Required task
What do the lines from the one containing "By what distance" through the end of the entries say? Quote them exactly, and only them.
──────── Recorded information
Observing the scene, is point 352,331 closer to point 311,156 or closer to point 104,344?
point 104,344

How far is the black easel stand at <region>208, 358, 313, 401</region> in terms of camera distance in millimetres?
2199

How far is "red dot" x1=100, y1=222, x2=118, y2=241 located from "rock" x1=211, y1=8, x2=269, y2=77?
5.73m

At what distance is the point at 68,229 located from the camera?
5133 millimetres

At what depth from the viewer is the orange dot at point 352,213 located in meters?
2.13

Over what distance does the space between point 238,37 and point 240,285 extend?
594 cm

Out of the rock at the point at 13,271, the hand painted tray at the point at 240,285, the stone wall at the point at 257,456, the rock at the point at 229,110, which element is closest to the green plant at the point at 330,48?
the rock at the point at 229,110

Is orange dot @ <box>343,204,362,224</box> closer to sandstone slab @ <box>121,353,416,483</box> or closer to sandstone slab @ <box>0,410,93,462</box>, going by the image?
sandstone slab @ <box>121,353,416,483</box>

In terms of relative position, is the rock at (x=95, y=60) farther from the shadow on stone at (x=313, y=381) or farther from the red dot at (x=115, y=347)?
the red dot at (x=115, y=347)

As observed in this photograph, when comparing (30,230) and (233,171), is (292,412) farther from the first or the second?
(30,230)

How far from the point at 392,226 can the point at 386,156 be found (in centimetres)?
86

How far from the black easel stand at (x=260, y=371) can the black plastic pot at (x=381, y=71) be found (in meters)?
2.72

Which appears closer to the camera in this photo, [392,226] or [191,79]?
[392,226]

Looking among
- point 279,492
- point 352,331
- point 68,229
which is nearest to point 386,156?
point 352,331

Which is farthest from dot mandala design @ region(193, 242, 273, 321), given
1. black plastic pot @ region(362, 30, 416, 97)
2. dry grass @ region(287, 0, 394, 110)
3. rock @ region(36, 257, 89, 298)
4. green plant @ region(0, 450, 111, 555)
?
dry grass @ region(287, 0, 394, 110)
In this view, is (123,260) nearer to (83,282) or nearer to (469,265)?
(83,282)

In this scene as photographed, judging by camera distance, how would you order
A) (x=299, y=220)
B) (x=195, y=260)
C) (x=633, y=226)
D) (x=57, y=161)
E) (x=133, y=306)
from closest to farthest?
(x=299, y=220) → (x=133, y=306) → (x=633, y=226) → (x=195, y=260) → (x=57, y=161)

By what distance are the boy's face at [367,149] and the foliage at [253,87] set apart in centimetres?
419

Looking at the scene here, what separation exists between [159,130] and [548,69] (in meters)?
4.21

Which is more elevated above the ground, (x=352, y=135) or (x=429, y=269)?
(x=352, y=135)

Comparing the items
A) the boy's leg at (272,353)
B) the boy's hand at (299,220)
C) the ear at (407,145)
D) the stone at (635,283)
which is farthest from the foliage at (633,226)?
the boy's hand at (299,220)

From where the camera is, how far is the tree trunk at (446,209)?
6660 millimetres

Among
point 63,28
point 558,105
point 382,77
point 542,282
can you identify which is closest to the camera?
────────────────
Reply to the task
By what distance are the boy's face at [367,149] and the foliage at [253,87] set apart in centimetres?
419

Looking at the scene here, what separation exists between [159,130] and [548,69] (in meters)?
4.21

Which is more elevated above the ground, (x=352, y=135) or (x=429, y=269)?
(x=352, y=135)

Comparing the items
A) the boy's leg at (272,353)
B) the boy's hand at (299,220)
C) the ear at (407,145)
D) the stone at (635,283)
which is farthest from the foliage at (633,226)?
the boy's hand at (299,220)

From where the camera is, how far is the tree trunk at (446,209)?
6660 millimetres

Among
point 63,28
point 558,105
point 382,77
point 542,282
can you identify which is closest to the camera?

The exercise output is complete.